Quando questa industria si spostò a Capalle, fu consumato suolo prezioso per creare uno stabilimento modello. Con i contributi pubblici, la fabbrica ha continuato a lavorare e, anche recentemente, ad aggiornarsi.
I sindacati sono impegnati in prima fila perché questo disastroso licenziamento del 9 luglio 2021 sia ritirato. Nulla giustifica il licenziamento senza preavviso, via mail, di 422 dipendenti (a cui purtroppo vanno aggiunti pare decine di precari ed esternalizzati, che ovviamente non mancano mai, grazie all'opacità e alle ipocrisie del diritto del lavoro italiano).
Stasera, 11 agosto, in concomitanza con il ricordo del suono della Martinella per la Liberazione di Firenze, si tiene un'altra manifestazione di solidarietà.
A oggi, sul sito web del gruppo multinazionale, con sede direzionale a Londra, che è l'ultimo proprietario noto della fabbrica, la sede nel comune di Campi Bisenzio e nel cuore della Piana non è ancora stata cancellata.
Il governo Draghi sta promettendo almeno 13 settimane di cassa integrazione ai licenziati. Sarebbe una boccata d'ossigeno.
La fabbrica è permanentemente occupata dal collettivo degli operai. L'antico grido fiorentino antinazifascista, "Insorgiamo", è diventato il motto della resistenza dei lavoratori. Si teme molto che la proprietà porti via macchinari e risorse che attualmente sono in fabbrica.
Questo disastro sembra esser stato provocato da una di quelle decisioni a breve termine che consentono ai manager del capitalismo finanziarizzato di massimizzare i loro premi trimestrali, valorizzando i "tagli" dei rami meno redditizi dei loro imperi.
I politici fiorentini, toscani e italiani non si sono persi l'occasione per le loro passerelle, ma essi - dalla sinistra al centro alla destra - sono i primi responsabili del fatto che un'azienda possa consumare territorio, comprare pezzi di storia, impiegare centinaia di esseri umani con altrettante famiglie, senza assumersi tutte le relative responsabilità. Nel breve termine non pagano tasse, nel medio termine scaricano problemi sulle comunità locali, nel lungo termine non sono tenuti praticamente a nulla.

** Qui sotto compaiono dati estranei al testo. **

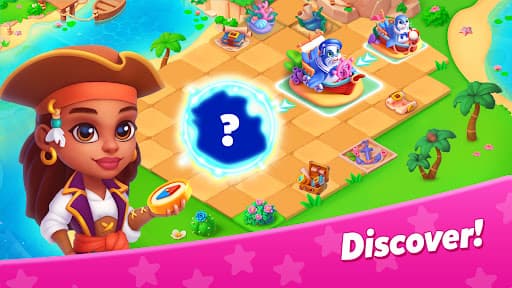 Star Merge - Match Island Game screenshot 20 - screenshot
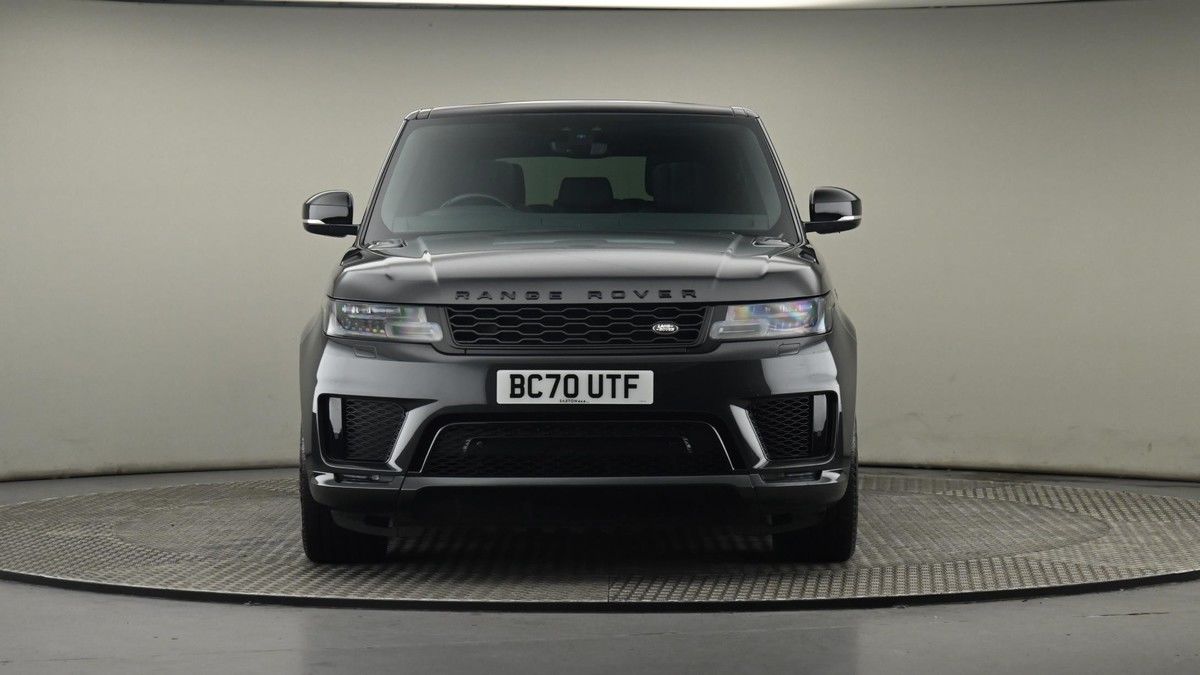 Land Rover Range Rover Sport Image 21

Ammettiamo, per un momento, che un investitore registri seri problemi di costi di produzione. Ebbene, se questo fosse il caso, egli dovrebbe comunque offrire una buonuscita importante ai lavoratori, oltre che spendere per il pieno ripristino del territorio che hanno consumato, oppure contribuire a un progetto di riconversione. Saremmo anche in un regime di se-dicente capitalismo europeo socialmente responsabile, ma di tutto questo non c'è traccia. E l'ipocrisia di chi lo promette ora, in questa estate di crisi e confusione, come hanno fatto i ministri Orlando e Giorgetti, è veramente oltre il sopportabile. Sono due politici al potere da decenni. Come possono raccontarci di aver scoperto improvvisamente l'acqua calda?

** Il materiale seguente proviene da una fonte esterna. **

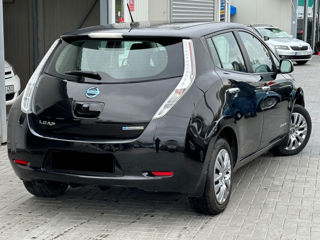 Nissan Leaf foto 5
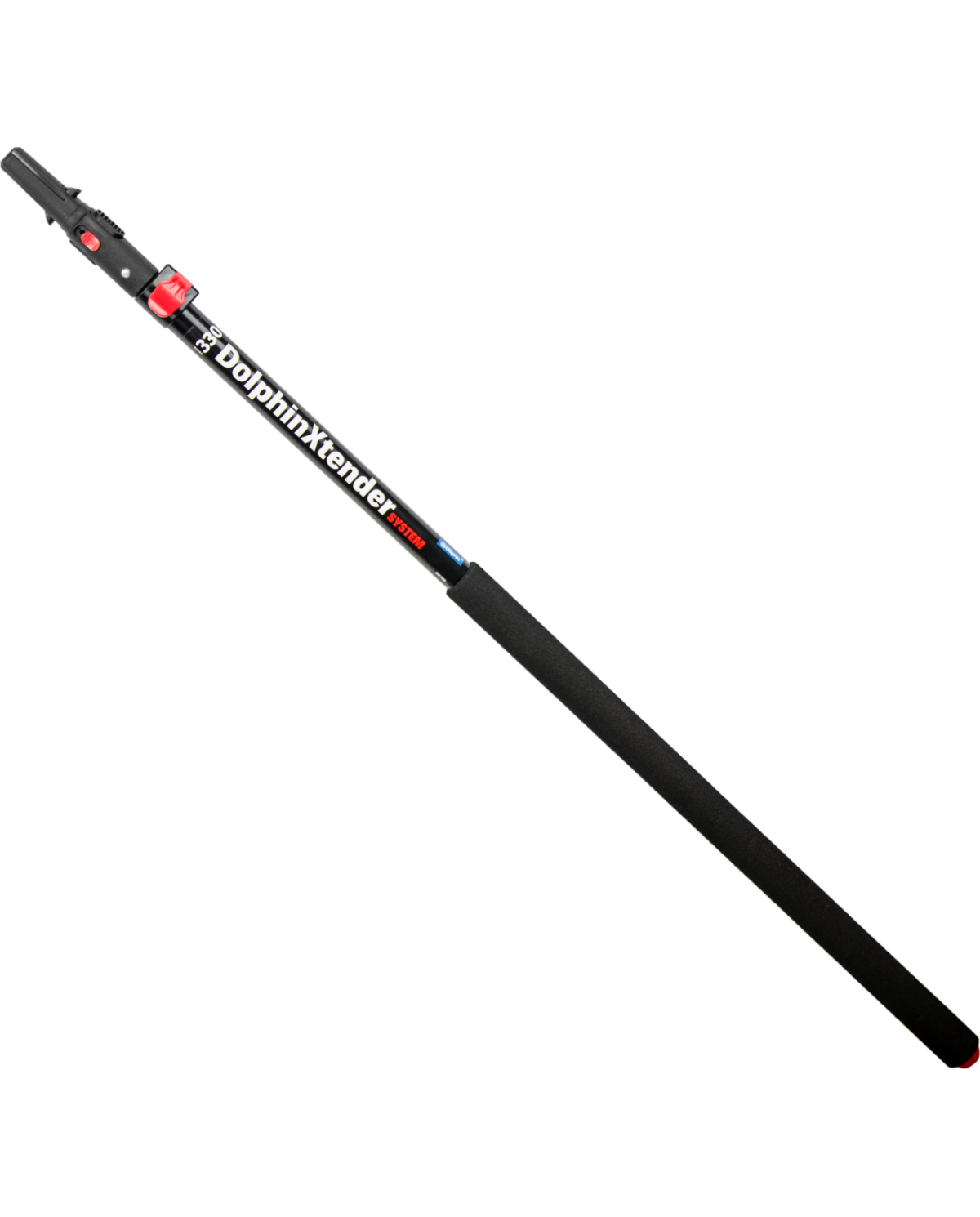 Kij malarski DolphnXtender 100-180 cm - Wysoka jakość BLUEDOLPHIN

Spiace scriverlo, ma è chiaro a tutti che quello dei lavoratori GKN sarà un lunghissimo calvario, con il quale si deve essere solidali.
Poi, mentre così tante persone soffrono in prima linea, coloro che sono per loro fortuna lontani dal fronte devono avere il coraggio di ragionare lucidamente sugli errori politici ormai storici che hanno portato a una situazione così grave.

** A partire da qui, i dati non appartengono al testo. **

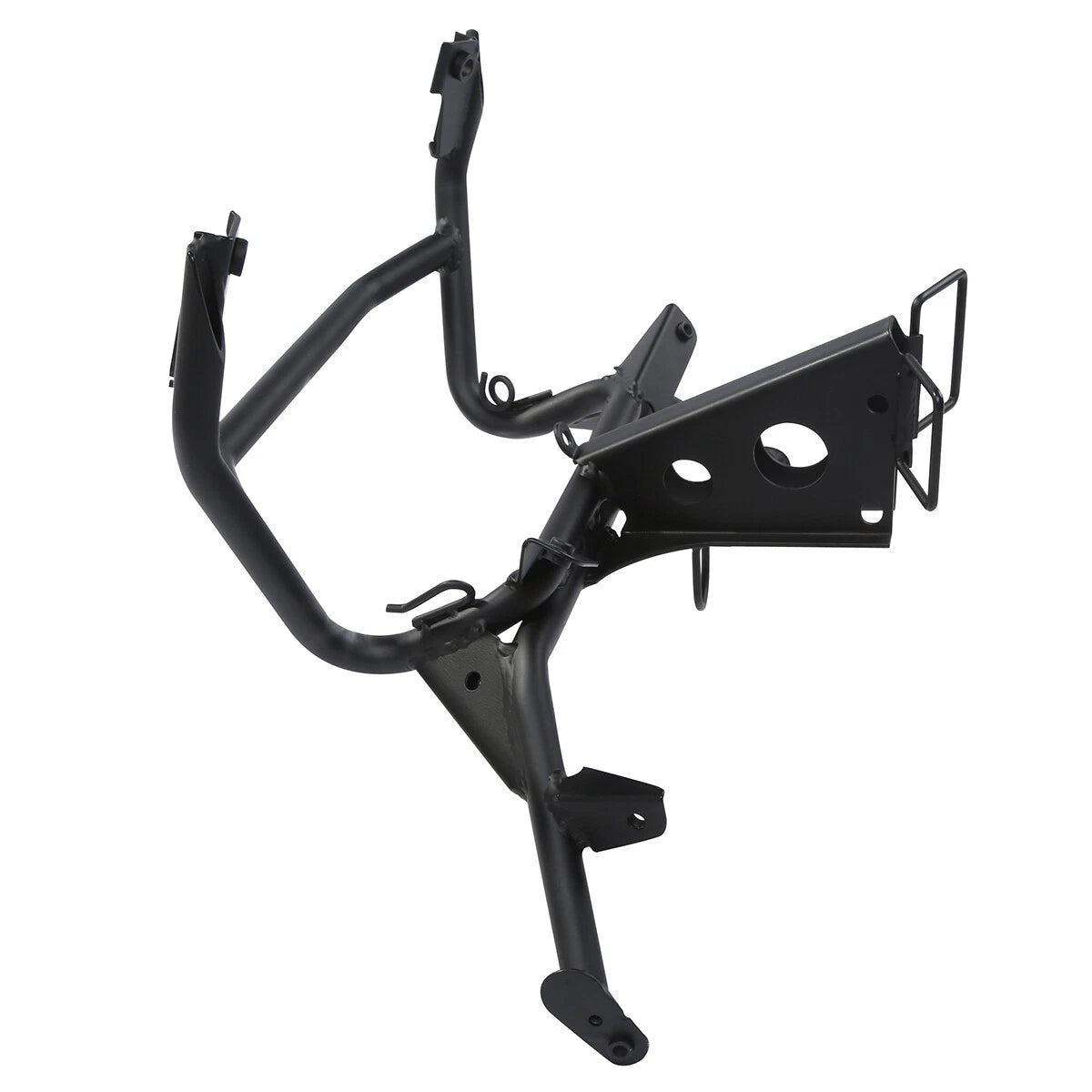 Front Upper Fairing Bracket for Kawasaki Ninja 250R EX250 (2008–2012)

Per il nostro mondo civico, ambientalista e autonomista, è l'occasione per ribadire la necessità assoluta di avere economie locali forti e di rifiutare il controllo di capitale anonimo straniero sulle nostre imprese.
Per il mondo operaio è tempo di ritrovare radici, cultura, capacità di contestare la fabbrica in sé, non solo la sua minacciata chiusura.
La produzione industriale contemporanea, con le sue catene del valore globalizzate, l'hanno consentita l'Unione Europea e le grandi potenze centraliste, militariste, neocolonialiste.
Dobbiamo contestarla in modo molto più radicale di come sta accadendo da decenni a questa parte, ripartendo da Gramsci e riscoprendo figure come il grande socialista Raniero Panzieri.
I lavoratori dell'industria devono tornare protagonisti a pieno titolo del dibattito politico, della gestione della produzione, di una nuova stagione di autosufficienza economica, dell'autogoverno dei beni comuni, della costruzione della necessaria svolta ambientale.